>>>

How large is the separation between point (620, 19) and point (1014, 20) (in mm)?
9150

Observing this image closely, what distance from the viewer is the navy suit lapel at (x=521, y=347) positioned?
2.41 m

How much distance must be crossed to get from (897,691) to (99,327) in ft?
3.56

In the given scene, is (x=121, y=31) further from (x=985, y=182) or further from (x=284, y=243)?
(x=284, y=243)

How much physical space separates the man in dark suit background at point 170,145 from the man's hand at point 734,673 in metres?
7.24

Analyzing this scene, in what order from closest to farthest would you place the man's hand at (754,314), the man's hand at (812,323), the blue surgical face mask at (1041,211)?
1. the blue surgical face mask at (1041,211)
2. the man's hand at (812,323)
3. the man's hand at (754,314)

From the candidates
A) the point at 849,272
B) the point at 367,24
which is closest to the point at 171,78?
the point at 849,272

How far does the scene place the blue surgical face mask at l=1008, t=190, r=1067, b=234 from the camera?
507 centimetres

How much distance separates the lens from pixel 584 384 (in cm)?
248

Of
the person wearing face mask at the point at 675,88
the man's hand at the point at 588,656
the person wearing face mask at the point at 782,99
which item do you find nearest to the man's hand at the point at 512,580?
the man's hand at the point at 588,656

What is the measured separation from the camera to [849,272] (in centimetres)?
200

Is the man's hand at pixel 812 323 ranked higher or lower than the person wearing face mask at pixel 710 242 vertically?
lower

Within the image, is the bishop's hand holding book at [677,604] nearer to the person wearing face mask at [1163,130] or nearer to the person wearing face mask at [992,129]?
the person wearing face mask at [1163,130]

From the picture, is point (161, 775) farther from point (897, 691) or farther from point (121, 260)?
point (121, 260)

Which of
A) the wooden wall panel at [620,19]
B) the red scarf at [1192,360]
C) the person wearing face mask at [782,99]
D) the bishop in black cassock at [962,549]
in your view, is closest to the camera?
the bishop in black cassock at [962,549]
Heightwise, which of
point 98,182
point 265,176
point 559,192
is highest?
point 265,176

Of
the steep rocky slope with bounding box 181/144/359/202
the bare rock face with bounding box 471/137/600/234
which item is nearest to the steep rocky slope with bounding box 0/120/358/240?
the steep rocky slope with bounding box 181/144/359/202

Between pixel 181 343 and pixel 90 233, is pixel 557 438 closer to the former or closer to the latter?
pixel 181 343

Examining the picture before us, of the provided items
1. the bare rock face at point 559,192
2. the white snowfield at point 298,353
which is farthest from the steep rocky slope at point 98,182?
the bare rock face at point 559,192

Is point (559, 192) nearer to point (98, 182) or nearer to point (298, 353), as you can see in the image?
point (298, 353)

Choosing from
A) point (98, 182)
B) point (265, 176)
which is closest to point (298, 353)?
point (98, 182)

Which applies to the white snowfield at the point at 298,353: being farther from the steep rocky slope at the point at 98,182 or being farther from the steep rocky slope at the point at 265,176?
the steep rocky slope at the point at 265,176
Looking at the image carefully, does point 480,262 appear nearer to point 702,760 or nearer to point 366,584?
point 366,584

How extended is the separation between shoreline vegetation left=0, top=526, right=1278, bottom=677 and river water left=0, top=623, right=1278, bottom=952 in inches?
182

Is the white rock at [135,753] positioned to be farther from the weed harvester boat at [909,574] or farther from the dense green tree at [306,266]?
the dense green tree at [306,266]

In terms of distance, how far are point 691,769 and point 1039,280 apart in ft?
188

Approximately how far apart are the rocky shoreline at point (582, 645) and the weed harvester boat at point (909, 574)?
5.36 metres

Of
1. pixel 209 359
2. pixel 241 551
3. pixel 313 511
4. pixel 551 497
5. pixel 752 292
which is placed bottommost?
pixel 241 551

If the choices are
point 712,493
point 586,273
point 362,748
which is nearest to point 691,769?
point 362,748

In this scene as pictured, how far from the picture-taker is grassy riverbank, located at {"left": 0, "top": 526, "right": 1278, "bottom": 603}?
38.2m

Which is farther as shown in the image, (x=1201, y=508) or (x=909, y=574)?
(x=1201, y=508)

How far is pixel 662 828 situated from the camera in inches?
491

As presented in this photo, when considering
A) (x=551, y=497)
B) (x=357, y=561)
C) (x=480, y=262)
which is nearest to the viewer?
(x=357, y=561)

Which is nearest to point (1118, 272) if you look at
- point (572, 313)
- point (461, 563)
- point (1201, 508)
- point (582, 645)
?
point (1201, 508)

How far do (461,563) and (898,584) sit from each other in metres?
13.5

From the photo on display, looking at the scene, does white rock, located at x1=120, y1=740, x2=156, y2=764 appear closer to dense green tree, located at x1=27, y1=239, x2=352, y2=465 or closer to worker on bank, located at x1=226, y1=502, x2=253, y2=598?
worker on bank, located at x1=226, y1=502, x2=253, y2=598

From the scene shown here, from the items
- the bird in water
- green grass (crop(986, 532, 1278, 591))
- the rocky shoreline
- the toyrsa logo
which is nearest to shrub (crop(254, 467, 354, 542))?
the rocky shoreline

<<<

## What is required
Return each of the records above word for word, with no changes.

## Correct answer
How large is the separation between point (620, 19) and point (1014, 20) (in mm)?
9150

Observing this image closely, what distance from the viewer is the navy suit lapel at (x=521, y=347) positioned?
2.41 m

How much distance must be crossed to get from (897,691) to (99,327) in ft?
3.56

In the given scene, is (x=121, y=31) further from (x=985, y=182) or further from (x=284, y=243)?
(x=284, y=243)

How much physical space separates the man in dark suit background at point 170,145 from the man's hand at point 734,673 in metres?
7.24

Analyzing this scene, in what order from closest to farthest would you place the man's hand at (754,314), the man's hand at (812,323), the blue surgical face mask at (1041,211)?
1. the blue surgical face mask at (1041,211)
2. the man's hand at (812,323)
3. the man's hand at (754,314)

From the candidates
A) the point at 849,272
B) the point at 367,24
which is closest to the point at 171,78?
the point at 849,272

How far does the scene place the blue surgical face mask at l=1008, t=190, r=1067, b=234 from the camera?
507 centimetres

How much distance separates the lens from pixel 584 384 (in cm)?
248

Of
the person wearing face mask at the point at 675,88
the man's hand at the point at 588,656
the person wearing face mask at the point at 782,99
which item do you find nearest to the man's hand at the point at 512,580?
the man's hand at the point at 588,656

What is the measured separation from the camera to [849,272] (in centimetres)?
200

Is the man's hand at pixel 812 323 ranked higher or lower than the person wearing face mask at pixel 710 242 vertically?
lower

Within the image, is the bishop's hand holding book at [677,604] nearer to the person wearing face mask at [1163,130] or nearer to the person wearing face mask at [992,129]?
the person wearing face mask at [1163,130]

From the picture, is point (161, 775) farther from point (897, 691) or farther from point (121, 260)?
point (121, 260)

Which of
A) the wooden wall panel at [620,19]
B) the red scarf at [1192,360]
C) the person wearing face mask at [782,99]
D) the bishop in black cassock at [962,549]
in your view, is closest to the camera?
the bishop in black cassock at [962,549]
Heightwise, which of
point 98,182
point 265,176
point 559,192
is highest?
point 265,176

Of
the steep rocky slope with bounding box 181/144/359/202
the bare rock face with bounding box 471/137/600/234
which item is nearest to the steep rocky slope with bounding box 0/120/358/240?
the steep rocky slope with bounding box 181/144/359/202

Between pixel 181 343 and pixel 90 233, is pixel 557 438 closer to the former or closer to the latter?
pixel 181 343

Examining the picture before us, of the provided items
1. the bare rock face at point 559,192
2. the white snowfield at point 298,353
which is farthest from the steep rocky slope at point 98,182?
the bare rock face at point 559,192

Is point (559, 192) nearer to point (98, 182) or nearer to point (298, 353), as you can see in the image?
point (298, 353)

Choosing from
A) point (98, 182)
B) point (265, 176)
which is closest to point (298, 353)?
point (98, 182)

Which applies to the white snowfield at the point at 298,353: being farther from the steep rocky slope at the point at 98,182 or being farther from the steep rocky slope at the point at 265,176?
the steep rocky slope at the point at 265,176
Looking at the image carefully, does point 480,262 appear nearer to point 702,760 or nearer to point 366,584?
point 366,584

How extended is the separation between shoreline vegetation left=0, top=526, right=1278, bottom=677 and river water left=0, top=623, right=1278, bottom=952 in inches?
182

Is the white rock at [135,753] positioned to be farther from the weed harvester boat at [909,574] or farther from the dense green tree at [306,266]?
the dense green tree at [306,266]

In terms of distance, how far are point 691,769 and point 1039,280 apart in ft?
188

Approximately how far apart are the rocky shoreline at point (582, 645) and the weed harvester boat at point (909, 574)?
5.36 metres

Of
1. pixel 209 359
2. pixel 241 551
3. pixel 313 511
4. pixel 551 497
5. pixel 752 292
which is placed bottommost?
pixel 241 551

If the choices are
point 712,493
point 586,273
point 362,748
which is nearest to point 691,769?
point 362,748

In this scene as pictured, how far from the picture-taker is grassy riverbank, located at {"left": 0, "top": 526, "right": 1278, "bottom": 603}?
38.2m

Which is farther as shown in the image, (x=1201, y=508) or (x=909, y=574)?
(x=1201, y=508)

How far is pixel 662 828 situated from the camera in inches?
491

As presented in this photo, when considering
A) (x=551, y=497)
B) (x=357, y=561)
C) (x=480, y=262)
which is nearest to the viewer?
(x=357, y=561)

Which is nearest to point (1118, 272) if you look at
- point (572, 313)
- point (461, 563)
- point (1201, 508)
- point (582, 645)
?
point (1201, 508)

How far do (461,563) and (898,584) sit from each other in metres?
13.5

From the photo on display, looking at the scene, does white rock, located at x1=120, y1=740, x2=156, y2=764 appear closer to dense green tree, located at x1=27, y1=239, x2=352, y2=465 or closer to worker on bank, located at x1=226, y1=502, x2=253, y2=598?
worker on bank, located at x1=226, y1=502, x2=253, y2=598

From the scene shown here, from the items
- the bird in water
- green grass (crop(986, 532, 1278, 591))
- the rocky shoreline
- the toyrsa logo
which is nearest to shrub (crop(254, 467, 354, 542))?
the rocky shoreline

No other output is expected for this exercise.